Rewrite all of the records below, switching every "nearer" to "closer" and leaving everything else unchanged.

Given data |
- - -

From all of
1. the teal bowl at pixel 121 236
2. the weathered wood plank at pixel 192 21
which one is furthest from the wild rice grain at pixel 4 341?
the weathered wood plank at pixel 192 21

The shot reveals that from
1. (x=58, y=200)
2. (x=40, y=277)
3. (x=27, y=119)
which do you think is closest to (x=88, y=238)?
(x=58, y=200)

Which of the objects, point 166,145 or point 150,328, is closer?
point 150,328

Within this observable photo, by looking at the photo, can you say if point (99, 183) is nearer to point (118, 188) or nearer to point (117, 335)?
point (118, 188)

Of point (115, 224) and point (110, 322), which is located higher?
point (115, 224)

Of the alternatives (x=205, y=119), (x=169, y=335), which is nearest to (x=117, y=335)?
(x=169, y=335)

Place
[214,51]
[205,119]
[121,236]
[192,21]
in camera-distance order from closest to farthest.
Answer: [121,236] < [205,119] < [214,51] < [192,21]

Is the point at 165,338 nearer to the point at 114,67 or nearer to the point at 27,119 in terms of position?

- - -

Worked answer |
From all of
1. the teal bowl at pixel 121 236
2. the weathered wood plank at pixel 192 21
which one is furthest from the wild rice grain at pixel 4 341?
the weathered wood plank at pixel 192 21

The shot reveals that from
1. (x=58, y=200)
2. (x=40, y=277)
3. (x=27, y=119)
which do you think is closest to (x=88, y=238)?
(x=58, y=200)

Which of the objects, point 166,145 or point 150,328, is closer?
point 150,328

Within this observable photo, by looking at the photo, can you say if point (99, 183) is closer to point (118, 188) or closer to point (117, 335)?
point (118, 188)

Of point (115, 224) and point (110, 322), which is located higher?
point (115, 224)

Of the alternatives (x=205, y=119), (x=169, y=335), which is nearest to (x=117, y=335)?
(x=169, y=335)

Place
[214,51]
[205,119]
[121,236]
[192,21]
in camera-distance order from closest to farthest.
Answer: [121,236] < [205,119] < [214,51] < [192,21]

Is the point at 165,338 closer to the point at 114,67 or closer to the point at 27,119 in terms of position?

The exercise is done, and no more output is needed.